Wednesday, May 13, 2009

Capesize Rates Set To Rise As Steel Prices Firm

Firming steel prices in China will have a beneficial effect on dry bulk freight rates in the near term with capesize ships projected to earn $35,000 a day, Dahlman Rose equity analyst Omar Nokta said.

This would represent a 25% improvement from today’s spot capesize rates of around $28,000, at which levels the market has remained stationary during March and April, Mr Nokta said in a research note.

The projected increase in the capesize freight rate would belie an anticipated increase in domestic iron ore production in China, which in the normal course would be expected to eat into ore imports, and thus into seaborne cargoes and freight rates.

Mr Nokta attributed this paradox to Dahlman Rose’s determination that spot rates have been influenced much more dramatically by steel margins in recent months, instead of fixture volumes.

Speaking at a seminar organised by New York Maritime last week, Mr Nokta explained why the capsize freight rate crashed from $230,000 a year ago to $5,000 a day in a few months.

He said that while steel prices in 2007 jumped from $400 a tonne to $900 a tonne, raw material prices rose by only $100 a tonne.

A year ago, steel sold for $900 a tonne, against the manufacturing cost of $500 a tonne. The margin was traditionally more in the $300 range.

As the margin widened, steel plants began producing more steel to take advantage of the bigger profits, and “out-hustled each other to get any and every available ship”, Mr Nokta said.

“The shipowner obviously benefitted,” he went on. “However, the shipowner also was the first person to feel the decline as the market reversed.”

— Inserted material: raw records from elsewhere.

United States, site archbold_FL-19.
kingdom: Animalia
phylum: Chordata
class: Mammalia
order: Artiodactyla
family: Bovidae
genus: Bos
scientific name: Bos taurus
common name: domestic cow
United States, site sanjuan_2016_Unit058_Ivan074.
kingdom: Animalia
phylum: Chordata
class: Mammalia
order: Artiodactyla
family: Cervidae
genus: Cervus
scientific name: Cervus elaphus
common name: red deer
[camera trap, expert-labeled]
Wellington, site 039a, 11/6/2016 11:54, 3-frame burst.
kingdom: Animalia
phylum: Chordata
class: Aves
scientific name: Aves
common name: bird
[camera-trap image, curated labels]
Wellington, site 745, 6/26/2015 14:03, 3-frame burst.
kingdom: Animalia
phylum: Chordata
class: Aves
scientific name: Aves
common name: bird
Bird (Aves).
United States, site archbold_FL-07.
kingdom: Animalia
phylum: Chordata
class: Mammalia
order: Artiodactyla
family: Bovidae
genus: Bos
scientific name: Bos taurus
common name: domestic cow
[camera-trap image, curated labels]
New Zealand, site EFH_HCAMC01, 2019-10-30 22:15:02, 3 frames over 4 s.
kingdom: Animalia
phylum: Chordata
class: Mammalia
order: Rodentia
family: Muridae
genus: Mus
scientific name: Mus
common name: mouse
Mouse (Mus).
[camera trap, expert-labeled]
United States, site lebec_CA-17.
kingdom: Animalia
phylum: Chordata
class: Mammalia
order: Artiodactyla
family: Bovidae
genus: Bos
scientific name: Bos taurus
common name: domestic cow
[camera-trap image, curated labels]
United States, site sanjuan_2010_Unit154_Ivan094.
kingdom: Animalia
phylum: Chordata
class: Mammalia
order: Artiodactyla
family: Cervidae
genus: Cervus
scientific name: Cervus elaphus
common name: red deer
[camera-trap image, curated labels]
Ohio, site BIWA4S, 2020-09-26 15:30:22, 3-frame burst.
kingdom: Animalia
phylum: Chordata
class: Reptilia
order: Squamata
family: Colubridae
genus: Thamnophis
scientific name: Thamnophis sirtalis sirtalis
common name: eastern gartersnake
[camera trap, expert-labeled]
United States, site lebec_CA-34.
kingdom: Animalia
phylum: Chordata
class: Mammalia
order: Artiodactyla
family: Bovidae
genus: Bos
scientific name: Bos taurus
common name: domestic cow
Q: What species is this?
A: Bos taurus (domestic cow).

Mr Nokta and Dahlman Rose were among the first market seers to predict an impending market crash in the dry bulk space last summer. Rather than talking up any extraordinary qualities, Mr Nokta told the Nymar audience that his foresight was entirely due to his constant monitoring of steel prices.

“We began seeing a tapering off in Chinese construction, which was a harbinger of lower steel demand,” he said. “Sure enough, this is what happened. As the market unwound totally, the rate dropped to $5,000 a day.”

The market did subsequently rebound to $25,000 a day and beyond, as the steel situation stabilised. However, the capesize spot rate remained flat at around the $28,000 mark because of falling steel prices until last month.

Now, however, the pricing trend has reversed and steel margins are expected to improve as a result.

Chinese rebar has traded at $495 a tonne for much of April, and since the beginning of May has been on a “solid uptrend”. As of Tuesday morning, the price was up to $520 a tonne.

At the same time, steel-making costs have increased by only $10 a tonne since the last week of April. Chinese steel margins, as a result, have improved to $210 a tonne right now, compared with $195 a tonne in late April.

“With steel prices seeing significant strength in recent days, we expect freight rates to be supported,” Mr Nokta said.

“Based on current margins, we expect capsize rates to move higher, to at least $35,000 a day, and could push even higher should steel prices continue to firm.”

Recent history supports this theory, Mr Nokta believes. Capesize rates had increased to $40,000 a day right after the Chinese New Year, as steel margins had widened to $220 a tonne.

“We believe the same could be possible this time around as the steel-firming trend continues.”

Nonetheless, at last week’s Nymar seminar, Mr Nokta advised his audience against being too carried away by these harbingers, or expecting that these would spark an immediate worldwide dry bulk recovery.

“It is true that iron ore accounts for 30% of China’s trade, but when it comes to the world cargo markets for dry bulk ships, China is still the only game in town,” Mr Nokta said. “Many other markets in the rest of the world still face the reality of 50%-60% lower steel production.”

The Dahlman Rose research note said steel production in China has increased 2% this year due to stronger-than-expected demand, compared with declines of 33% outside China.